Holding hands, the other little girls and I

climb up onto the train.

Paulette and Cécile are big girls, like me.

Suzanne is the smallest of our group, only two.

We wait and wait for the train to leave.

We watch other travelers say good-bye

to their loved ones.

No one says good-bye to us.

Suzanne, Cécile, Paulette, and I try not to cry.

But when at last the locomotive pulls out of the station

and the whistle wails mournfully,

little Suzanne does too.

The lady we are with puts an arm around her.

“Where are we going?” I ask the lady.

“To the Vendée,” she tells me.

I've never heard of this place.

“Is it far away?” I ask.

“How long will it take to get there?”

The lady glances around her.

Is anyone listening?

“No more questions,” she whispers.

“If the conductor comes, pretend you are asleep.”

I close my eyes.

The train rumbles along through endless suburbs.

We are leaving all we know behind.

How long will this go on?

Everything has changed since the war came.

A voice in my head repeats words I have heard,

“One thousand years of the Third Reich.”

Hitler and his mean soldiers are the Third Reich.

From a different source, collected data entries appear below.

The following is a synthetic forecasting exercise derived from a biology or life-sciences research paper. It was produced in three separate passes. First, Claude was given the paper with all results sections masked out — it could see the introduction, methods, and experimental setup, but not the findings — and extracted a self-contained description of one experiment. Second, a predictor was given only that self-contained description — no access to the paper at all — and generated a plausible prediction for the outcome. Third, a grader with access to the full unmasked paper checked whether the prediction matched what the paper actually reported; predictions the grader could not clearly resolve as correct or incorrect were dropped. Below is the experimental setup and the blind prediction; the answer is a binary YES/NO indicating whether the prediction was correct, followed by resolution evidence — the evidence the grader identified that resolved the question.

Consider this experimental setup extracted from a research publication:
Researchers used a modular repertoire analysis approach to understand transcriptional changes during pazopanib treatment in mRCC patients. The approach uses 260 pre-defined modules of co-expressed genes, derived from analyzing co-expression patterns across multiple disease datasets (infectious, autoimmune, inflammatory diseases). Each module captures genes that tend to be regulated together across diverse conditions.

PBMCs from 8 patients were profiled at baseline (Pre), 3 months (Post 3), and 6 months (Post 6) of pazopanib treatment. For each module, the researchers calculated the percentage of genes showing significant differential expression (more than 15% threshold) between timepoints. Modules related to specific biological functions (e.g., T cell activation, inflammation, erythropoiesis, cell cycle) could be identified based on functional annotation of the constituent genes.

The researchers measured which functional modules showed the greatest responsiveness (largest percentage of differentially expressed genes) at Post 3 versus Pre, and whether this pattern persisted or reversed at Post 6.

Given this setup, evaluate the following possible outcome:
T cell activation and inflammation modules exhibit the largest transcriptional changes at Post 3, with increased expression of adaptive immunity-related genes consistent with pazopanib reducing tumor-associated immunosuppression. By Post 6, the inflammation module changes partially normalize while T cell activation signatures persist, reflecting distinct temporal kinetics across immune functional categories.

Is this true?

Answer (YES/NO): NO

But what does “one thousand years” mean?

Someone once tried to explain it to me like this:

Imagine a person lives the longest possible life, a hundred years.

At the end of that time he has a grandchild,

and that grandchild lives a hundred years.

If that happens ten times over,

a thousand years will have gone by.

I'll never see the end of the Third Reich.

My parents, Madame Marie and Monsieur Henri,

and my cousins won't, either.

My friends and I will just ride and ride into a gray, dark tunnel.